Wirklich war noch vor dem Abend das Eisenband und auch das
Schloss, das nur der einzig eingepasste Schlüssel sperrte,
auf dem Rossmarkt um den Baum geschmiedet. Gar stolz sah
Martin Mux auf seine Arbeit, die von der Zunft sich keiner
zugetraut. Der Fremde aber nahm den Schlüssel und warf ihn
in die Luft. Der fiel nicht mehr zur Erde. In dieser Nacht
noch war der rätselhafte Fremde aus der Stadt gereist.
Durch dieses Kunstschloss ward jetzt Martin Max Geselle und
musste nach dem damaligen Brauch auf Wanderschaft. Wohin er
kam, ging ihm der Ruf besonderer Geschicklichkeit voran. So
mancher grau gewordene Meister schüttelte den Kopf und
dachte wohl, es ginge nicht mit rechten Dingen zu, dass ein
so junges Bürschchen schon so über alle Maßen klug und
tüchtig wäre.
Indessen ärgerte sich der Stadtrat in Wien halbtot darüber,
dass niemand das Schloss des fremden Bestellers zu öffnen
wusste. Vergebens mühte sich die ganze Schlosserzunft mit
Sperrhaken und neu geschweißten Schlüsseln daran. Da
versprach der Rat der Stadt Wien demjenigen das
Meisterrecht, der einen Schlüssel dazu verfertigen könnte.
Um diese Zeit gerade kam Martin Mux von seiner Wanderschaft
nach Hause und erbot sich - kurz entschlossen - noch am
selben Tag die Arbeit zu beginnen. So oft er aber seinen
Schlüssel aus dem Feuer nahm, war der Bart daran verdreht.
Dass der Böse dahinterstecke, das ahnte Martin Mux. So
dachte er: "Drehst du meinen Schlüssel um, so will ich dir
eine Nase drehen", und setzte den Bart verkehrt ins Feuer.

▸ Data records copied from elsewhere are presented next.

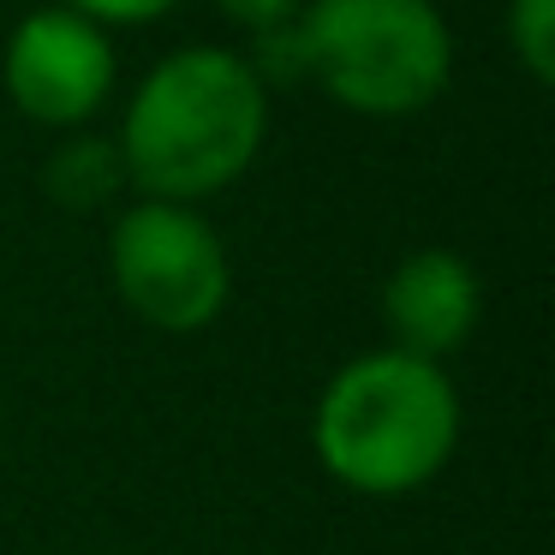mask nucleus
Wrapping results in <instances>:
<instances>
[{"mask_svg":"<svg viewBox=\"0 0 555 555\" xmlns=\"http://www.w3.org/2000/svg\"><path fill=\"white\" fill-rule=\"evenodd\" d=\"M311 442L335 483L359 495H406L460 448V395L430 359L400 347L364 352L323 388Z\"/></svg>","mask_w":555,"mask_h":555,"instance_id":"f03ea898","label":"nucleus"},{"mask_svg":"<svg viewBox=\"0 0 555 555\" xmlns=\"http://www.w3.org/2000/svg\"><path fill=\"white\" fill-rule=\"evenodd\" d=\"M269 138V85L240 49H173L138 78L120 126L126 185L162 204H204L245 180Z\"/></svg>","mask_w":555,"mask_h":555,"instance_id":"f257e3e1","label":"nucleus"},{"mask_svg":"<svg viewBox=\"0 0 555 555\" xmlns=\"http://www.w3.org/2000/svg\"><path fill=\"white\" fill-rule=\"evenodd\" d=\"M478 317H483L478 269L460 251H442V245L400 257L383 287V323L395 335V347L412 352V359L442 364L448 352H460L472 340Z\"/></svg>","mask_w":555,"mask_h":555,"instance_id":"423d86ee","label":"nucleus"},{"mask_svg":"<svg viewBox=\"0 0 555 555\" xmlns=\"http://www.w3.org/2000/svg\"><path fill=\"white\" fill-rule=\"evenodd\" d=\"M120 185H126L120 144H114V138H90V132H73L49 156V168H42V192H49L61 209H73V216L114 204Z\"/></svg>","mask_w":555,"mask_h":555,"instance_id":"0eeeda50","label":"nucleus"},{"mask_svg":"<svg viewBox=\"0 0 555 555\" xmlns=\"http://www.w3.org/2000/svg\"><path fill=\"white\" fill-rule=\"evenodd\" d=\"M299 73L364 120L424 114L454 78V37L436 0H305Z\"/></svg>","mask_w":555,"mask_h":555,"instance_id":"7ed1b4c3","label":"nucleus"},{"mask_svg":"<svg viewBox=\"0 0 555 555\" xmlns=\"http://www.w3.org/2000/svg\"><path fill=\"white\" fill-rule=\"evenodd\" d=\"M114 78H120V61H114L108 30L73 7L25 13L0 54V85L13 108L54 132H78L114 96Z\"/></svg>","mask_w":555,"mask_h":555,"instance_id":"39448f33","label":"nucleus"},{"mask_svg":"<svg viewBox=\"0 0 555 555\" xmlns=\"http://www.w3.org/2000/svg\"><path fill=\"white\" fill-rule=\"evenodd\" d=\"M216 13L228 18V25H240L245 37H269V30L299 25L305 0H216Z\"/></svg>","mask_w":555,"mask_h":555,"instance_id":"1a4fd4ad","label":"nucleus"},{"mask_svg":"<svg viewBox=\"0 0 555 555\" xmlns=\"http://www.w3.org/2000/svg\"><path fill=\"white\" fill-rule=\"evenodd\" d=\"M108 275L120 305L162 335H197L228 311L233 263L197 204H132L108 233Z\"/></svg>","mask_w":555,"mask_h":555,"instance_id":"20e7f679","label":"nucleus"},{"mask_svg":"<svg viewBox=\"0 0 555 555\" xmlns=\"http://www.w3.org/2000/svg\"><path fill=\"white\" fill-rule=\"evenodd\" d=\"M61 7H73V13L96 18V25L108 30V25H156V18H168L180 0H61Z\"/></svg>","mask_w":555,"mask_h":555,"instance_id":"9d476101","label":"nucleus"},{"mask_svg":"<svg viewBox=\"0 0 555 555\" xmlns=\"http://www.w3.org/2000/svg\"><path fill=\"white\" fill-rule=\"evenodd\" d=\"M507 49L531 73V85L555 78V0H507Z\"/></svg>","mask_w":555,"mask_h":555,"instance_id":"6e6552de","label":"nucleus"}]
</instances>
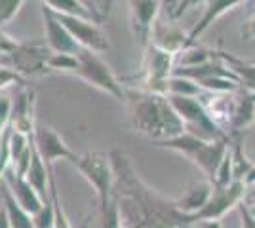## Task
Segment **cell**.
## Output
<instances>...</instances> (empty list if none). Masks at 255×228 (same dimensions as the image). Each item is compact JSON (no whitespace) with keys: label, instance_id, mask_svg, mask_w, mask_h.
Listing matches in <instances>:
<instances>
[{"label":"cell","instance_id":"obj_1","mask_svg":"<svg viewBox=\"0 0 255 228\" xmlns=\"http://www.w3.org/2000/svg\"><path fill=\"white\" fill-rule=\"evenodd\" d=\"M111 163L115 169V186L120 196H115L120 221H129L133 228H185L189 217L181 213L175 202H168L154 194L139 179L128 158L120 151L111 152Z\"/></svg>","mask_w":255,"mask_h":228},{"label":"cell","instance_id":"obj_2","mask_svg":"<svg viewBox=\"0 0 255 228\" xmlns=\"http://www.w3.org/2000/svg\"><path fill=\"white\" fill-rule=\"evenodd\" d=\"M131 122L141 135L149 137L154 143L173 139L187 131L168 97L160 93H145L137 99L133 103Z\"/></svg>","mask_w":255,"mask_h":228},{"label":"cell","instance_id":"obj_3","mask_svg":"<svg viewBox=\"0 0 255 228\" xmlns=\"http://www.w3.org/2000/svg\"><path fill=\"white\" fill-rule=\"evenodd\" d=\"M229 139H202L194 133H181L173 139H166V141L156 143V147H164V149H171V151H177L181 154H185L187 158H191L192 162L196 163L200 169H202L208 181L213 185V179L215 173L219 169V165L223 162L225 154L229 151Z\"/></svg>","mask_w":255,"mask_h":228},{"label":"cell","instance_id":"obj_4","mask_svg":"<svg viewBox=\"0 0 255 228\" xmlns=\"http://www.w3.org/2000/svg\"><path fill=\"white\" fill-rule=\"evenodd\" d=\"M76 57H78V69H76L75 73L82 80H86L88 84H92L94 87L105 91L109 95H113L118 101H124L126 99L122 84L117 80V76L111 71V67L107 65L96 52L80 48V52L76 54Z\"/></svg>","mask_w":255,"mask_h":228},{"label":"cell","instance_id":"obj_5","mask_svg":"<svg viewBox=\"0 0 255 228\" xmlns=\"http://www.w3.org/2000/svg\"><path fill=\"white\" fill-rule=\"evenodd\" d=\"M75 165L94 185L99 194V202L107 204L113 198V186H115V169L111 163V156L103 152H86L76 158Z\"/></svg>","mask_w":255,"mask_h":228},{"label":"cell","instance_id":"obj_6","mask_svg":"<svg viewBox=\"0 0 255 228\" xmlns=\"http://www.w3.org/2000/svg\"><path fill=\"white\" fill-rule=\"evenodd\" d=\"M50 48L46 42H23L15 44L11 50V69L21 76H42L48 69V57H50Z\"/></svg>","mask_w":255,"mask_h":228},{"label":"cell","instance_id":"obj_7","mask_svg":"<svg viewBox=\"0 0 255 228\" xmlns=\"http://www.w3.org/2000/svg\"><path fill=\"white\" fill-rule=\"evenodd\" d=\"M246 185L244 181H233L229 186H213V192L208 200V204L198 211L189 217V223L194 221H217L219 217H223L225 213L238 204L244 198Z\"/></svg>","mask_w":255,"mask_h":228},{"label":"cell","instance_id":"obj_8","mask_svg":"<svg viewBox=\"0 0 255 228\" xmlns=\"http://www.w3.org/2000/svg\"><path fill=\"white\" fill-rule=\"evenodd\" d=\"M55 13V11H53ZM59 23L71 33V36L76 40L80 48L92 50V52H107L111 48L107 34L101 31V27L96 21L82 19V17H73V15H63V13H55Z\"/></svg>","mask_w":255,"mask_h":228},{"label":"cell","instance_id":"obj_9","mask_svg":"<svg viewBox=\"0 0 255 228\" xmlns=\"http://www.w3.org/2000/svg\"><path fill=\"white\" fill-rule=\"evenodd\" d=\"M32 145H34L36 152L40 154V158L48 167H52V163L55 160H71L75 163L76 158H78L75 152L65 145V141L59 137V133L50 126H46V124H34Z\"/></svg>","mask_w":255,"mask_h":228},{"label":"cell","instance_id":"obj_10","mask_svg":"<svg viewBox=\"0 0 255 228\" xmlns=\"http://www.w3.org/2000/svg\"><path fill=\"white\" fill-rule=\"evenodd\" d=\"M171 73H173V54L152 44L147 57V84H149L147 93L166 95Z\"/></svg>","mask_w":255,"mask_h":228},{"label":"cell","instance_id":"obj_11","mask_svg":"<svg viewBox=\"0 0 255 228\" xmlns=\"http://www.w3.org/2000/svg\"><path fill=\"white\" fill-rule=\"evenodd\" d=\"M44 31H46V46L50 48L52 54H73L76 55L80 52V46L71 36V33L59 23L57 15L50 8H42Z\"/></svg>","mask_w":255,"mask_h":228},{"label":"cell","instance_id":"obj_12","mask_svg":"<svg viewBox=\"0 0 255 228\" xmlns=\"http://www.w3.org/2000/svg\"><path fill=\"white\" fill-rule=\"evenodd\" d=\"M0 179L6 183V186L10 188L11 196L15 198V202H17L29 215H34L36 211H40L44 204L48 202V200H44L42 196L29 185V181H27L25 177L17 175L11 167H8Z\"/></svg>","mask_w":255,"mask_h":228},{"label":"cell","instance_id":"obj_13","mask_svg":"<svg viewBox=\"0 0 255 228\" xmlns=\"http://www.w3.org/2000/svg\"><path fill=\"white\" fill-rule=\"evenodd\" d=\"M160 0H129V11H131V25L135 40L141 46H147L152 33V23L156 19L160 10Z\"/></svg>","mask_w":255,"mask_h":228},{"label":"cell","instance_id":"obj_14","mask_svg":"<svg viewBox=\"0 0 255 228\" xmlns=\"http://www.w3.org/2000/svg\"><path fill=\"white\" fill-rule=\"evenodd\" d=\"M213 192V185L210 181H204V183H196L194 186H191L187 190V194L183 196L181 200L175 202V206L181 213H185L187 217H191L194 213H198L210 200V196Z\"/></svg>","mask_w":255,"mask_h":228},{"label":"cell","instance_id":"obj_15","mask_svg":"<svg viewBox=\"0 0 255 228\" xmlns=\"http://www.w3.org/2000/svg\"><path fill=\"white\" fill-rule=\"evenodd\" d=\"M213 57L221 59L223 65L227 67L231 73L236 75L240 86H244L246 91H250V93L255 95V65L254 63H244V61H240V59H236V57H233V55H229V54H223V52H213Z\"/></svg>","mask_w":255,"mask_h":228},{"label":"cell","instance_id":"obj_16","mask_svg":"<svg viewBox=\"0 0 255 228\" xmlns=\"http://www.w3.org/2000/svg\"><path fill=\"white\" fill-rule=\"evenodd\" d=\"M0 198H2V204H4L6 211H8V219H10L11 228H34V225H32V215H29L15 202V198L11 196L10 188L6 186V183L2 179H0Z\"/></svg>","mask_w":255,"mask_h":228},{"label":"cell","instance_id":"obj_17","mask_svg":"<svg viewBox=\"0 0 255 228\" xmlns=\"http://www.w3.org/2000/svg\"><path fill=\"white\" fill-rule=\"evenodd\" d=\"M240 2H244V0H208L204 15L200 17V21L194 25V29L191 31V40L198 38L219 15H223L225 11L233 10L234 6H238Z\"/></svg>","mask_w":255,"mask_h":228},{"label":"cell","instance_id":"obj_18","mask_svg":"<svg viewBox=\"0 0 255 228\" xmlns=\"http://www.w3.org/2000/svg\"><path fill=\"white\" fill-rule=\"evenodd\" d=\"M25 179L29 181V185L42 196L44 200L48 198V165L44 163V160L40 158V154L36 152L34 145H32V156L31 163H29V169L25 173Z\"/></svg>","mask_w":255,"mask_h":228},{"label":"cell","instance_id":"obj_19","mask_svg":"<svg viewBox=\"0 0 255 228\" xmlns=\"http://www.w3.org/2000/svg\"><path fill=\"white\" fill-rule=\"evenodd\" d=\"M255 120V95L250 91H244L240 97L234 101V110H233V126L234 131H240L248 128Z\"/></svg>","mask_w":255,"mask_h":228},{"label":"cell","instance_id":"obj_20","mask_svg":"<svg viewBox=\"0 0 255 228\" xmlns=\"http://www.w3.org/2000/svg\"><path fill=\"white\" fill-rule=\"evenodd\" d=\"M44 6L50 8L55 13H63V15H73V17H82V19H90V21L99 23V17L96 13L86 8L82 2L78 0H42Z\"/></svg>","mask_w":255,"mask_h":228},{"label":"cell","instance_id":"obj_21","mask_svg":"<svg viewBox=\"0 0 255 228\" xmlns=\"http://www.w3.org/2000/svg\"><path fill=\"white\" fill-rule=\"evenodd\" d=\"M200 89L196 82H192L185 76H175L171 75V78L168 80V91L166 95H183V97H198Z\"/></svg>","mask_w":255,"mask_h":228},{"label":"cell","instance_id":"obj_22","mask_svg":"<svg viewBox=\"0 0 255 228\" xmlns=\"http://www.w3.org/2000/svg\"><path fill=\"white\" fill-rule=\"evenodd\" d=\"M99 228H120V213H118V206L115 196L107 204H101Z\"/></svg>","mask_w":255,"mask_h":228},{"label":"cell","instance_id":"obj_23","mask_svg":"<svg viewBox=\"0 0 255 228\" xmlns=\"http://www.w3.org/2000/svg\"><path fill=\"white\" fill-rule=\"evenodd\" d=\"M50 71H73L78 69V57L73 54H50L48 57Z\"/></svg>","mask_w":255,"mask_h":228},{"label":"cell","instance_id":"obj_24","mask_svg":"<svg viewBox=\"0 0 255 228\" xmlns=\"http://www.w3.org/2000/svg\"><path fill=\"white\" fill-rule=\"evenodd\" d=\"M213 57V52H208L204 48H194V50H185L181 57V67H196L210 61Z\"/></svg>","mask_w":255,"mask_h":228},{"label":"cell","instance_id":"obj_25","mask_svg":"<svg viewBox=\"0 0 255 228\" xmlns=\"http://www.w3.org/2000/svg\"><path fill=\"white\" fill-rule=\"evenodd\" d=\"M53 217H55L53 204L46 202L42 209L32 215V225H34V228H53Z\"/></svg>","mask_w":255,"mask_h":228},{"label":"cell","instance_id":"obj_26","mask_svg":"<svg viewBox=\"0 0 255 228\" xmlns=\"http://www.w3.org/2000/svg\"><path fill=\"white\" fill-rule=\"evenodd\" d=\"M25 0H0V27L6 25L19 11Z\"/></svg>","mask_w":255,"mask_h":228},{"label":"cell","instance_id":"obj_27","mask_svg":"<svg viewBox=\"0 0 255 228\" xmlns=\"http://www.w3.org/2000/svg\"><path fill=\"white\" fill-rule=\"evenodd\" d=\"M11 84H23V76L17 75L13 69L0 67V89L11 86Z\"/></svg>","mask_w":255,"mask_h":228},{"label":"cell","instance_id":"obj_28","mask_svg":"<svg viewBox=\"0 0 255 228\" xmlns=\"http://www.w3.org/2000/svg\"><path fill=\"white\" fill-rule=\"evenodd\" d=\"M10 114H11V101L6 97H0V135L4 133L6 124L10 122Z\"/></svg>","mask_w":255,"mask_h":228},{"label":"cell","instance_id":"obj_29","mask_svg":"<svg viewBox=\"0 0 255 228\" xmlns=\"http://www.w3.org/2000/svg\"><path fill=\"white\" fill-rule=\"evenodd\" d=\"M240 215H242V228H255V215L252 213L250 206L240 204Z\"/></svg>","mask_w":255,"mask_h":228},{"label":"cell","instance_id":"obj_30","mask_svg":"<svg viewBox=\"0 0 255 228\" xmlns=\"http://www.w3.org/2000/svg\"><path fill=\"white\" fill-rule=\"evenodd\" d=\"M160 4H162L166 10H168V13L175 15V13H177V10H179L181 0H160Z\"/></svg>","mask_w":255,"mask_h":228},{"label":"cell","instance_id":"obj_31","mask_svg":"<svg viewBox=\"0 0 255 228\" xmlns=\"http://www.w3.org/2000/svg\"><path fill=\"white\" fill-rule=\"evenodd\" d=\"M0 228H11L10 227V219H8V211L2 204V198H0Z\"/></svg>","mask_w":255,"mask_h":228},{"label":"cell","instance_id":"obj_32","mask_svg":"<svg viewBox=\"0 0 255 228\" xmlns=\"http://www.w3.org/2000/svg\"><path fill=\"white\" fill-rule=\"evenodd\" d=\"M244 185H255V165H252V169L244 175Z\"/></svg>","mask_w":255,"mask_h":228},{"label":"cell","instance_id":"obj_33","mask_svg":"<svg viewBox=\"0 0 255 228\" xmlns=\"http://www.w3.org/2000/svg\"><path fill=\"white\" fill-rule=\"evenodd\" d=\"M200 228H221L219 221H202Z\"/></svg>","mask_w":255,"mask_h":228},{"label":"cell","instance_id":"obj_34","mask_svg":"<svg viewBox=\"0 0 255 228\" xmlns=\"http://www.w3.org/2000/svg\"><path fill=\"white\" fill-rule=\"evenodd\" d=\"M78 2H82V4H84V6L88 8V10L92 11V13H96V15H97V10L94 8V2H92V0H78ZM97 17H99V15H97Z\"/></svg>","mask_w":255,"mask_h":228},{"label":"cell","instance_id":"obj_35","mask_svg":"<svg viewBox=\"0 0 255 228\" xmlns=\"http://www.w3.org/2000/svg\"><path fill=\"white\" fill-rule=\"evenodd\" d=\"M189 2H191V0H183V2L179 4V10H177V13H175V15H179V13H183V10L187 8V4H189Z\"/></svg>","mask_w":255,"mask_h":228},{"label":"cell","instance_id":"obj_36","mask_svg":"<svg viewBox=\"0 0 255 228\" xmlns=\"http://www.w3.org/2000/svg\"><path fill=\"white\" fill-rule=\"evenodd\" d=\"M250 27H252V34L255 36V17L252 19V23H250Z\"/></svg>","mask_w":255,"mask_h":228},{"label":"cell","instance_id":"obj_37","mask_svg":"<svg viewBox=\"0 0 255 228\" xmlns=\"http://www.w3.org/2000/svg\"><path fill=\"white\" fill-rule=\"evenodd\" d=\"M250 209H252V213L255 215V206H254V207H250Z\"/></svg>","mask_w":255,"mask_h":228}]
</instances>
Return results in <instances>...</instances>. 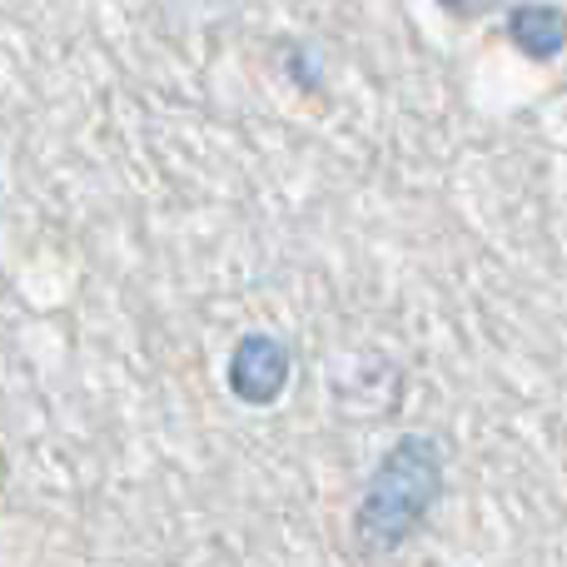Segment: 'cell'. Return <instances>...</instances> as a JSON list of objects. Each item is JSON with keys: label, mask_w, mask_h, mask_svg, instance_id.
Listing matches in <instances>:
<instances>
[{"label": "cell", "mask_w": 567, "mask_h": 567, "mask_svg": "<svg viewBox=\"0 0 567 567\" xmlns=\"http://www.w3.org/2000/svg\"><path fill=\"white\" fill-rule=\"evenodd\" d=\"M225 383L239 403L249 409H265L275 403L284 389H289V349L275 333H245L229 353V369H225Z\"/></svg>", "instance_id": "obj_2"}, {"label": "cell", "mask_w": 567, "mask_h": 567, "mask_svg": "<svg viewBox=\"0 0 567 567\" xmlns=\"http://www.w3.org/2000/svg\"><path fill=\"white\" fill-rule=\"evenodd\" d=\"M443 493V453L423 433H403L379 458L369 488L353 513V538L363 553H399L419 533V523L433 513Z\"/></svg>", "instance_id": "obj_1"}, {"label": "cell", "mask_w": 567, "mask_h": 567, "mask_svg": "<svg viewBox=\"0 0 567 567\" xmlns=\"http://www.w3.org/2000/svg\"><path fill=\"white\" fill-rule=\"evenodd\" d=\"M439 6L449 10L453 20H483V16H493L503 0H439Z\"/></svg>", "instance_id": "obj_4"}, {"label": "cell", "mask_w": 567, "mask_h": 567, "mask_svg": "<svg viewBox=\"0 0 567 567\" xmlns=\"http://www.w3.org/2000/svg\"><path fill=\"white\" fill-rule=\"evenodd\" d=\"M508 40L528 60H558L567 50V10L553 0H523L508 10Z\"/></svg>", "instance_id": "obj_3"}]
</instances>
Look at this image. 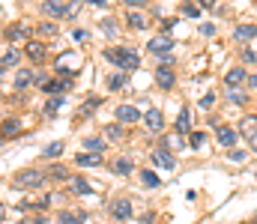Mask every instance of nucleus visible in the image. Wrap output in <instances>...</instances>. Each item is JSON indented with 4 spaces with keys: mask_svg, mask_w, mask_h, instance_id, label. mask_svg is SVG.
<instances>
[{
    "mask_svg": "<svg viewBox=\"0 0 257 224\" xmlns=\"http://www.w3.org/2000/svg\"><path fill=\"white\" fill-rule=\"evenodd\" d=\"M105 60L114 63V66H120L123 72H135V69L141 66V57H138L132 48H108V51H105Z\"/></svg>",
    "mask_w": 257,
    "mask_h": 224,
    "instance_id": "1",
    "label": "nucleus"
},
{
    "mask_svg": "<svg viewBox=\"0 0 257 224\" xmlns=\"http://www.w3.org/2000/svg\"><path fill=\"white\" fill-rule=\"evenodd\" d=\"M12 182H15L18 188H39V185L45 182V173H39V170H33V167H27V170H18Z\"/></svg>",
    "mask_w": 257,
    "mask_h": 224,
    "instance_id": "2",
    "label": "nucleus"
},
{
    "mask_svg": "<svg viewBox=\"0 0 257 224\" xmlns=\"http://www.w3.org/2000/svg\"><path fill=\"white\" fill-rule=\"evenodd\" d=\"M147 51L156 54V57H165V54L174 51V39H171L168 33H159V36H153V39L147 42Z\"/></svg>",
    "mask_w": 257,
    "mask_h": 224,
    "instance_id": "3",
    "label": "nucleus"
},
{
    "mask_svg": "<svg viewBox=\"0 0 257 224\" xmlns=\"http://www.w3.org/2000/svg\"><path fill=\"white\" fill-rule=\"evenodd\" d=\"M78 66H81V60H78V54H75V51H66V54H60V60L54 63V69L63 75V78L75 75V72H78Z\"/></svg>",
    "mask_w": 257,
    "mask_h": 224,
    "instance_id": "4",
    "label": "nucleus"
},
{
    "mask_svg": "<svg viewBox=\"0 0 257 224\" xmlns=\"http://www.w3.org/2000/svg\"><path fill=\"white\" fill-rule=\"evenodd\" d=\"M144 123H147V129H150L153 135H159V132L165 129V114H162L159 108H150V111L144 114Z\"/></svg>",
    "mask_w": 257,
    "mask_h": 224,
    "instance_id": "5",
    "label": "nucleus"
},
{
    "mask_svg": "<svg viewBox=\"0 0 257 224\" xmlns=\"http://www.w3.org/2000/svg\"><path fill=\"white\" fill-rule=\"evenodd\" d=\"M24 54H27V60L42 63V60H45V45L36 42V39H27V42H24Z\"/></svg>",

Als er dann den Schlüssel aus dem Feuer zog, war der Bart
nun wirklich wieder umgedreht. Allein er stand diesmal,
wie's Martin Mux zum Öffnen seines Schlosses brauchte.
Jetzt steckte Martin in Gegenwart des Bürgermeisters, des
Stadtrichters und aller Räte und Schöffen der Stadt den
Schlüssel rasch ins Schloss - im Handumdrehen war es offen.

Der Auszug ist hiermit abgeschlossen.